Delia insisted that while some sectors benefitted from increases in the population, this was not true of all industries. He went on to question whether Malta’s carrying capacity, and the number of foreign workers its infrastructure can take, had been determined. 

“Such a plan is necessary for economic operators to work and invest in framework that gives them stability in the longer term,” Delia said, adding that there was no publicly-discussed plan for Malta’s medium and long-term.  

Malta’s current economic model of growth to population inflation, would not last more than five to ten years, he said. 

Immigration, Delia continued, should not be an emotive subject but one about numbers, pointing out that not all immigrants could be classified in the same manner, and that while some could transfer skills to the local workforce, others were simply short-term economic migrants. 

He also stressed that Malta needed to rein in its public service employment especially within the context of it being used to buy votes. “If we’re not honest without ourselves we can’t be honest with otherwise.” 

He called for increased capital expenditure as well as a concerted effort to tackle problems with transport and education. 

Delia also said Malta was also managing its reputation poorly, and that after having built a strong reputation, it now risked losing it because of shady governance. Corruption, he said, was essential for the country’s people and businesses. “Being open for business means we must have a level playing field.” 

Turning to Malta’s taxation tax system, Delia expressed opposition to EU tax harmonisation. The Opposition’s vision, he said, was to build and quality economy that gives good return to those who invest in it and a country that used land and energy responsibly.  “People don’t only want to come and work here, they want to live here.” 

 

Muscat responds to Delia’s migration argument 

Speaking after Delia, Muscat said there could be no economic growth without foreign workers. 

He noted that a significant portion of respondents had pointed to a lack of talent as being a major consideration.
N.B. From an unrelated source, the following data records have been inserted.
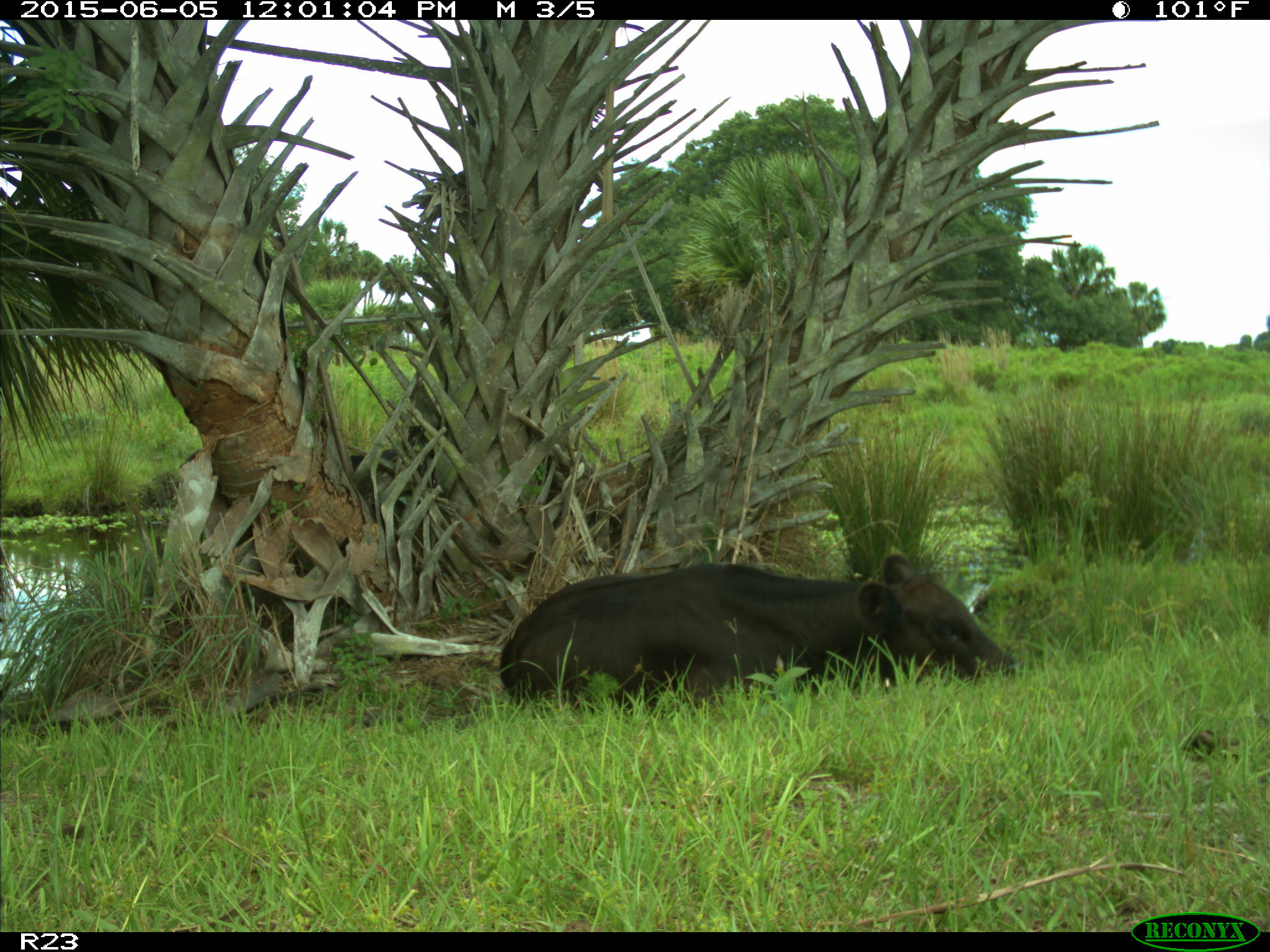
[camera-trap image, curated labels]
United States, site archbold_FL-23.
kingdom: Animalia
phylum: Chordata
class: Mammalia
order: Artiodactyla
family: Bovidae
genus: Bos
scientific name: Bos taurus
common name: domestic cow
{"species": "Bos taurus (domestic cow)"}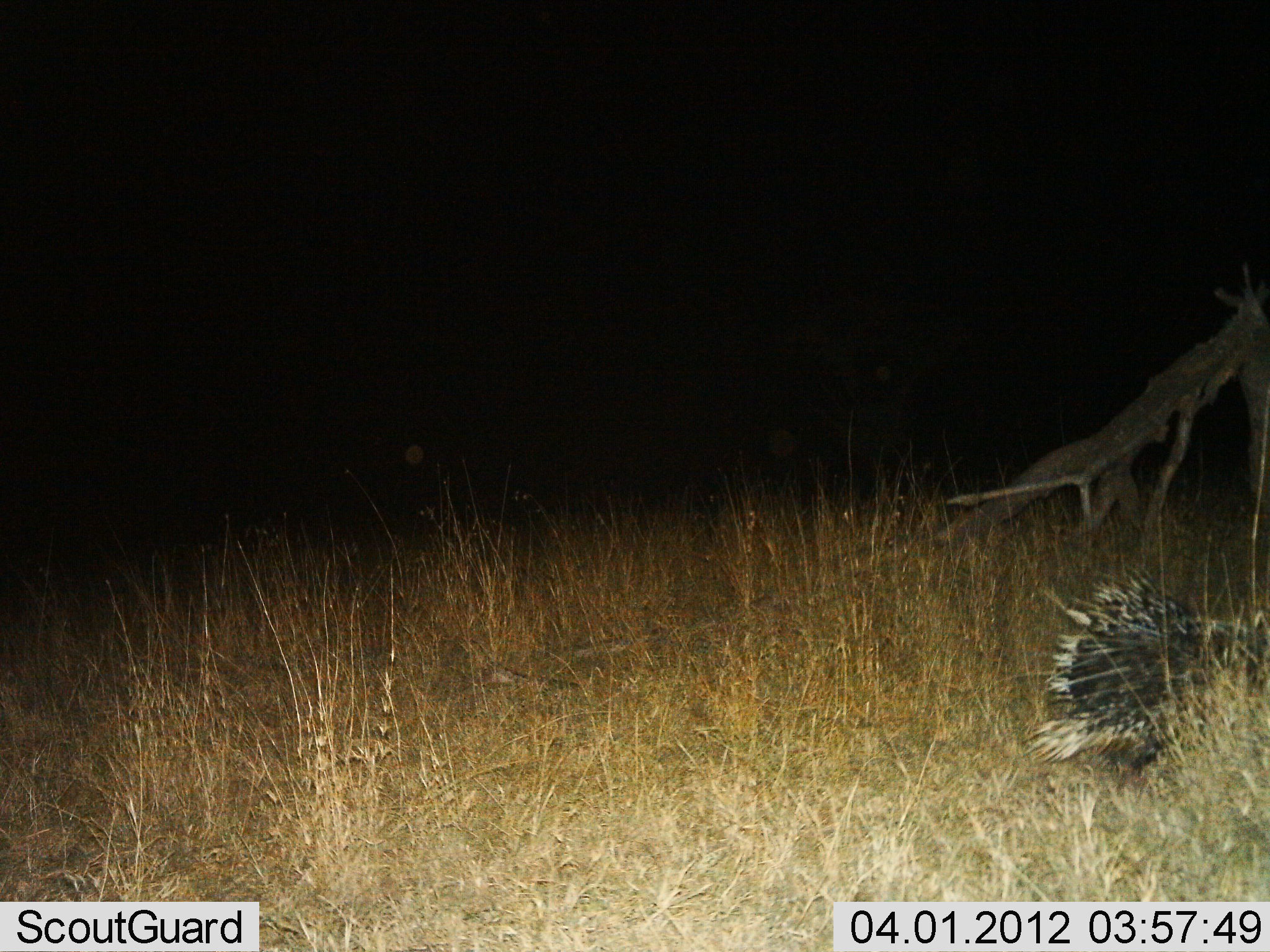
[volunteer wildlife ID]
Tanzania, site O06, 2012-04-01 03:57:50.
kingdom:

Malta, he said, needed to be as open as possible, insisting that the idea of more economic growth was incompatible with the idea that Malta should limit the number of foreign workers it welcomes. 

The Prime Minister pointed out that the in the last 21 quarters, Malta had always registered growth that was at least twice the European average. “At times, it was ten times that observed in mainland Europe.” 

Similarly, he said Malta had among the best rates of employment, with its economy going from an excessive deficit procedure to yet another surplus. “In one legislature we wiped out the debt that had been accumulated during the previous three.” 

Maltese households had more money invested with local banks while business profits had also increased substantially since 2013. 

“All of this did not happen by mere coincidence, but it was the result of a willingness to act and take decisions,” Muscat said.    

Malta was able to reduce electricity tariffs, lower income tax and implement other similar reforms despite the scepticism of public servants both locally and in Europe.